### REQUIREMENTS
Return each of the following lines verbatim, without any alteration.

Rows drawn from a spatial reasoning dataset
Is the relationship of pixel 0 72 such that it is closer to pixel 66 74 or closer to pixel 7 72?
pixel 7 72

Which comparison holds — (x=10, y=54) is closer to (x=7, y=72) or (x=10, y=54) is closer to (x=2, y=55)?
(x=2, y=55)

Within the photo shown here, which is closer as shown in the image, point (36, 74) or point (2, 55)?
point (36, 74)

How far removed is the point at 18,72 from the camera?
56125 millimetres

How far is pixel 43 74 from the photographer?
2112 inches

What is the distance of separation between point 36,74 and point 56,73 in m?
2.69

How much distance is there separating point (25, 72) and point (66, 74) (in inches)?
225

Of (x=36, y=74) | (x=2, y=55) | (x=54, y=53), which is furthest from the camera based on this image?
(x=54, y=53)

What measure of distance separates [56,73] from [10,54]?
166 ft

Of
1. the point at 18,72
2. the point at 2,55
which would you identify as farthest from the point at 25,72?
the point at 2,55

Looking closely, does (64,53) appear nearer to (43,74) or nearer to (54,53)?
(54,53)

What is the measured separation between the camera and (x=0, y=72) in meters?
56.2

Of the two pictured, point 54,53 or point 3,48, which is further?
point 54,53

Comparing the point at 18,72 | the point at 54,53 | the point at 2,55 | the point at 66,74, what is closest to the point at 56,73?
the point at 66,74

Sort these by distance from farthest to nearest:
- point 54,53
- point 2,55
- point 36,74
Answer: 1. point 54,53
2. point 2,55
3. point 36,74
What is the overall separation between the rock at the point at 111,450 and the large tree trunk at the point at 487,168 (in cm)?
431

### WRITTEN REPLY
Is the relationship of pixel 0 72 such that it is closer to pixel 66 74 or closer to pixel 7 72?
pixel 7 72

Which comparison holds — (x=10, y=54) is closer to (x=7, y=72) or (x=10, y=54) is closer to (x=2, y=55)?
(x=2, y=55)

Within the photo shown here, which is closer as shown in the image, point (36, 74) or point (2, 55)?
point (36, 74)

How far removed is the point at 18,72 from the camera?
56125 millimetres

How far is pixel 43 74 from the photographer?
2112 inches

What is the distance of separation between point 36,74 and point 56,73 in m?
2.69

How much distance is there separating point (25, 72) and point (66, 74) (in inches)?
225

Of (x=36, y=74) | (x=2, y=55) | (x=54, y=53), which is furthest from the camera based on this image?
(x=54, y=53)

What measure of distance separates [56,73] from [10,54]?
166 ft

Of
1. the point at 18,72
2. the point at 2,55
which would you identify as farthest from the point at 25,72?
the point at 2,55

Looking closely, does (64,53) appear nearer to (43,74) or nearer to (54,53)?
(54,53)

What is the measured separation between the camera and (x=0, y=72) in meters?
56.2

Of the two pictured, point 54,53 or point 3,48, which is further?
point 54,53

Comparing the point at 18,72 | the point at 54,53 | the point at 2,55 | the point at 66,74, what is closest to the point at 56,73?
the point at 66,74

Sort these by distance from farthest to nearest:
- point 54,53
- point 2,55
- point 36,74
Answer: 1. point 54,53
2. point 2,55
3. point 36,74
What is the overall separation between the rock at the point at 111,450 and the large tree trunk at the point at 487,168 (in cm)?
431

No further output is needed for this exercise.